Wednesday, July 4, 2012

Sports Talk: Olympic Trials, Successes and Failures

As a correspondent sports writer for The Casey County News, I write an weekly editorial column for the publication. Published June 27. 

There is so, so much I could contribute to the sports world in this week’s column. I’ll go ahead and break it to you that I’m not going to recap the NBA draft. (Sorry, Wildcat fans. It is a cool historical event, though.)
I am very interested in the long-awaited end to the BCS Bowl series in college football, which is being replaced by a four-team playoff beginning in 2014; but I’ll save my college football rants for the fall.
As I sit on my couch to write this and the Olympic Trials broadcast before me and my American pride begins to glow; how can I write about anything else?
No matter the sport the TV is displaying, it has my attention. The Olympics themselves will hold their own appeal, of course, but the trials are just as compelling and sometimes more heartbreaking for me to watch.
At least in the Olympics you have a team to root for. For me, the athletes  at the trials are all incredibly amazing and dedicated athletes taking their one shot to make it to the real deal in London. I have no one to root against.
There is no doubt in my mind that even the last place finisher or lowest scorer in these trials has incredible skill and strength. Some of them compete in the trials, simply happy to be there, knowing their chances of making the team are slim to none compared to their competition.
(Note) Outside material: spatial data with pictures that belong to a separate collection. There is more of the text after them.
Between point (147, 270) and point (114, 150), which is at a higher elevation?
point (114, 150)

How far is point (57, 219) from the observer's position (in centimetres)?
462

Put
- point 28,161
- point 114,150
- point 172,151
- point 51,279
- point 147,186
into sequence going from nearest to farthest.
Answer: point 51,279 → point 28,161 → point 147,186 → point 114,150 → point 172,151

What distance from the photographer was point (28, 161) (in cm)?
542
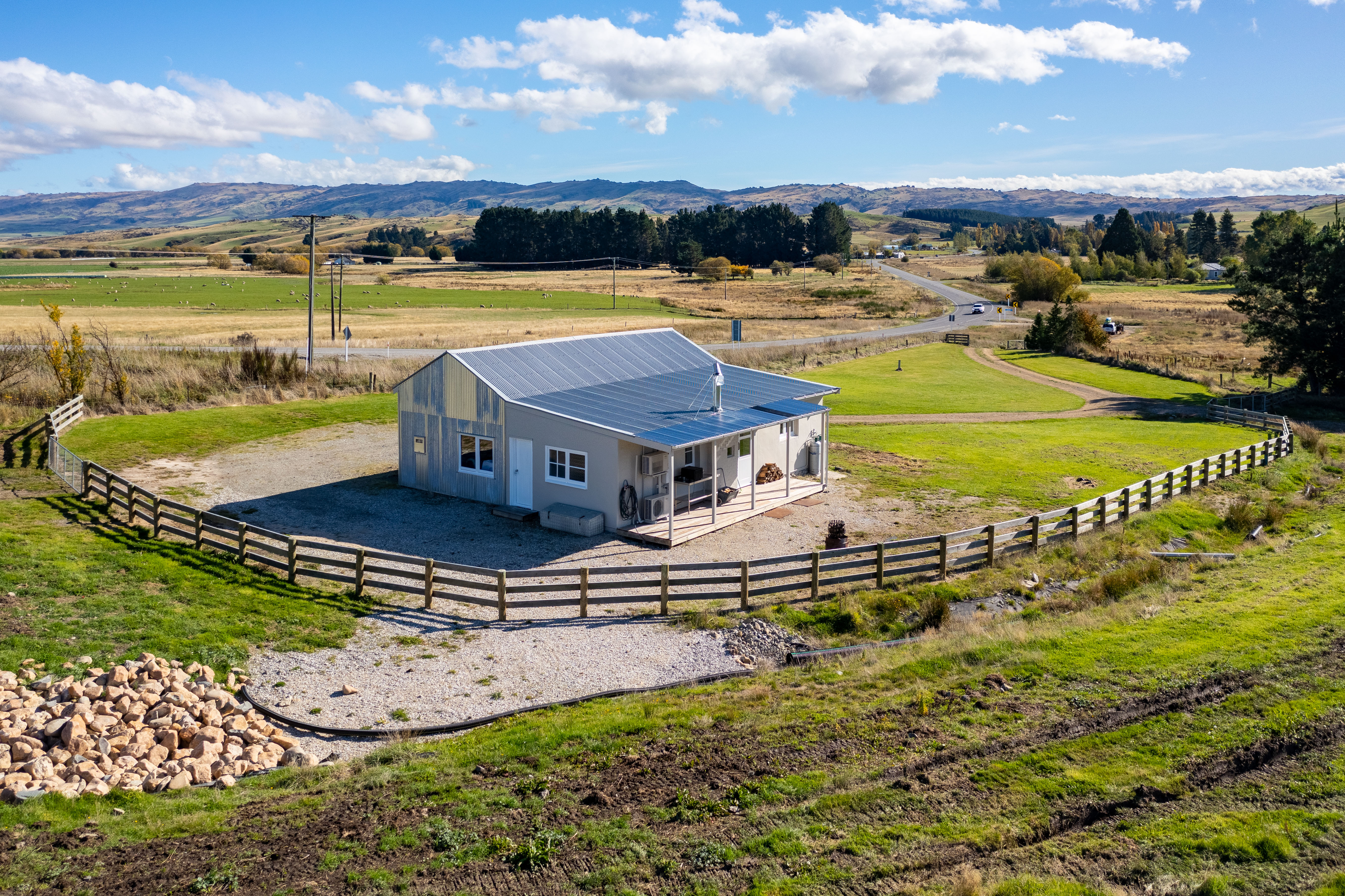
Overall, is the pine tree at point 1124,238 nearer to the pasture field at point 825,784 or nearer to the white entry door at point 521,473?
the white entry door at point 521,473

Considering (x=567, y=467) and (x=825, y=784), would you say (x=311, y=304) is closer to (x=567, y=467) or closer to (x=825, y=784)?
(x=567, y=467)

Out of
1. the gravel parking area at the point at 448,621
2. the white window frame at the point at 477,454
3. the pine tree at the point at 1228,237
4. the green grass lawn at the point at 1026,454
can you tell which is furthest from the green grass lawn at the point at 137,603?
the pine tree at the point at 1228,237

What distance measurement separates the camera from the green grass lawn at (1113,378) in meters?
49.8

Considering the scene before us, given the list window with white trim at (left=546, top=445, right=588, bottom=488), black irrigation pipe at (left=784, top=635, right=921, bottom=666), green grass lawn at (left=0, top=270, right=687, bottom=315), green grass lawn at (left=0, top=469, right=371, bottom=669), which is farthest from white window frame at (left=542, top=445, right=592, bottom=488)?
green grass lawn at (left=0, top=270, right=687, bottom=315)

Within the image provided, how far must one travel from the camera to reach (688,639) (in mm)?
16766

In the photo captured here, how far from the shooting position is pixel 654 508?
24.1 metres

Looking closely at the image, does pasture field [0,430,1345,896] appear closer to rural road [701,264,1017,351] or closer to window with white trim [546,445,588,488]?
window with white trim [546,445,588,488]

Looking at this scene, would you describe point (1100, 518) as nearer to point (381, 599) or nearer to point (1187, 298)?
point (381, 599)

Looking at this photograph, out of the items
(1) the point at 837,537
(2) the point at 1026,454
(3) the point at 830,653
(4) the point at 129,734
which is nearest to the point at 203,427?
(1) the point at 837,537

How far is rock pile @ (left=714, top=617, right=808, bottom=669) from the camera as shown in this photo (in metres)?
16.0

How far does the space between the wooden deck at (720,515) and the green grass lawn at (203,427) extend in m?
17.1

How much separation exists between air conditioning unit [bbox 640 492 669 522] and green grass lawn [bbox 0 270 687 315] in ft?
230

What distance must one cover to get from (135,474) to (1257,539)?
1237 inches

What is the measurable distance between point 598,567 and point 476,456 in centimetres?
720
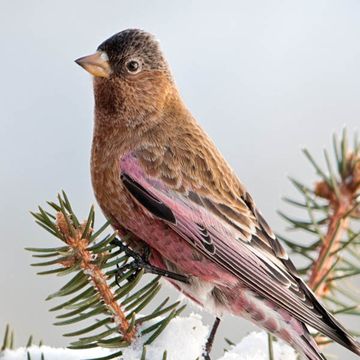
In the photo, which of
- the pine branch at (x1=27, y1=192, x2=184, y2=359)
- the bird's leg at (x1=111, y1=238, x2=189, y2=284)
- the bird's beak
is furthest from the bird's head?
the pine branch at (x1=27, y1=192, x2=184, y2=359)

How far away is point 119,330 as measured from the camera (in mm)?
2260

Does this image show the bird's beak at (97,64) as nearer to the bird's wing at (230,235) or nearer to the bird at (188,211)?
the bird at (188,211)

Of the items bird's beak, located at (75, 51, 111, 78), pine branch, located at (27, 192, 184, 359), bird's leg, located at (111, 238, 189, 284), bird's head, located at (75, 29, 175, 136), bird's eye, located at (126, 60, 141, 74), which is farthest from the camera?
bird's eye, located at (126, 60, 141, 74)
Others come with hope for a first trip or the hope for a medal in London or a hope for a second chance at a missed opportunity in Beijing. One crucial moment can make or break that.
I find myself watching 45-year-old Tara Dorres move through the water as though she was born in it the waves, and capture win after win to make her sixth trip to the Olympic arena. Forty-five? Really??
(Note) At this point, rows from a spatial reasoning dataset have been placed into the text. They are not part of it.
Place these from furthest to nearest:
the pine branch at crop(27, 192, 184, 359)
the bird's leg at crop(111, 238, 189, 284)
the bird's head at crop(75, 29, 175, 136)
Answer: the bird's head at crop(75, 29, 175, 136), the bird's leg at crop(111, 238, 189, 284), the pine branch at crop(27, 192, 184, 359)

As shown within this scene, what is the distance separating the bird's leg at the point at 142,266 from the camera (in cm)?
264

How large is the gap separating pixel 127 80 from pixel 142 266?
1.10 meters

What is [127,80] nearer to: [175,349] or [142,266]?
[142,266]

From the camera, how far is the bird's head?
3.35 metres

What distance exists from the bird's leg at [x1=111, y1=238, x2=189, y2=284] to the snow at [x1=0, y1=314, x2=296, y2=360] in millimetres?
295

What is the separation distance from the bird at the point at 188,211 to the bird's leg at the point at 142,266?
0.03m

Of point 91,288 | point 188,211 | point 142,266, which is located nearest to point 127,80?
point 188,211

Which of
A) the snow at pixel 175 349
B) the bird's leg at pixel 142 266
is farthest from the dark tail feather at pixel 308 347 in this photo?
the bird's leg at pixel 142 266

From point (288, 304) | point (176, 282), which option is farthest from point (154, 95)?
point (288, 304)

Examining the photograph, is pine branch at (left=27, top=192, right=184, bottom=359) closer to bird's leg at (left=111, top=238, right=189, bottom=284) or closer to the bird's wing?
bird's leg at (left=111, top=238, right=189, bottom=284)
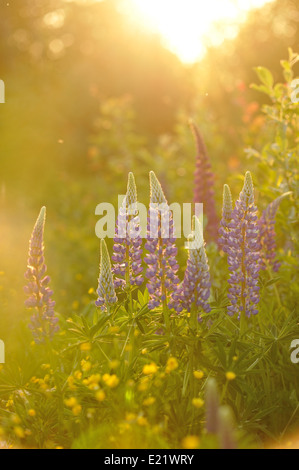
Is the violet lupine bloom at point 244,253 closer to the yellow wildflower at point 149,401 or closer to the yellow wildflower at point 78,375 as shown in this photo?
the yellow wildflower at point 149,401

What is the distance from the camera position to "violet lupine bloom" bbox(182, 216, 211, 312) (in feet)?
8.27

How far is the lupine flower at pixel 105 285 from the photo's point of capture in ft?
8.85

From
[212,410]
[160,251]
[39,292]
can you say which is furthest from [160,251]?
[212,410]

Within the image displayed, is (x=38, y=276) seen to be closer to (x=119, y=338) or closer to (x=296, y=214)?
(x=119, y=338)

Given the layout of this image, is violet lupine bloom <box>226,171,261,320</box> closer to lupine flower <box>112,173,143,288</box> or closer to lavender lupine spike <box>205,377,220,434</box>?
lupine flower <box>112,173,143,288</box>

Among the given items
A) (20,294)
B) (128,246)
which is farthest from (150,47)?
(128,246)

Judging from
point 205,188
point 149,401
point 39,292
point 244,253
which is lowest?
point 149,401

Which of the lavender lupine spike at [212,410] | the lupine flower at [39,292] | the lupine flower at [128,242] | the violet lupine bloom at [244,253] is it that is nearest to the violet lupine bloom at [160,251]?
the lupine flower at [128,242]

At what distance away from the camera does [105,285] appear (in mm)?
2736

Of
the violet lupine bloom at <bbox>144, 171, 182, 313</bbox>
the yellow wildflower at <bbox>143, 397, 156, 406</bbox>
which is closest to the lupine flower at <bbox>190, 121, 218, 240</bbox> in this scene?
the violet lupine bloom at <bbox>144, 171, 182, 313</bbox>

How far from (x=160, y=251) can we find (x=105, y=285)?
0.38 metres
The I turn around to see not-quite-sixteen-year-old Kyla Ross stand solo in front of thousands to face a set of uneven bars. Her should, legs, abs, and arms could put any athlete to shame. And I called myself a ‘serious’ athlete at that age??
While you want the best of the best to represent the U.S. in London, it is still heart wrenching to watch another athlete—whom has also put in training beyond anything I can imagine—just miss the cut.
Seeing Nastia Liuken plummet to the ground during her uneven bar routine sent the crowd silent as well as the announcers. Alone on the stage with such an extreme error leaves most without words; however, with the conclusion of her routine came thunderous applause for her courage.
Liuken will not be traveling to London after claiming five medals in 2008.
Hearing the gun shoot twice instantly at the start of the men’s 200-meter semi-final track and field event was a downer. One false start and Texas Christian University’s Charles Silmon was done. It’s not that Silmon was expected to qualify in the 200; but he’d earned his right to be there, and a silly mistake put him out of the competition.
The Olympics and trials, both, give us both moments of triumph and moments of heartbreak, but that is what makes them so special. It’s not pee-wee anymore. Not everyone gets to be there and of those that make it, not all of them can bring home a medal.
I am proud of and excited for all of those athletes who will be representing our stars and stripes later this month. Congrats and I’m looking forward to cheering on Team U.S.A. Happy Independence Day!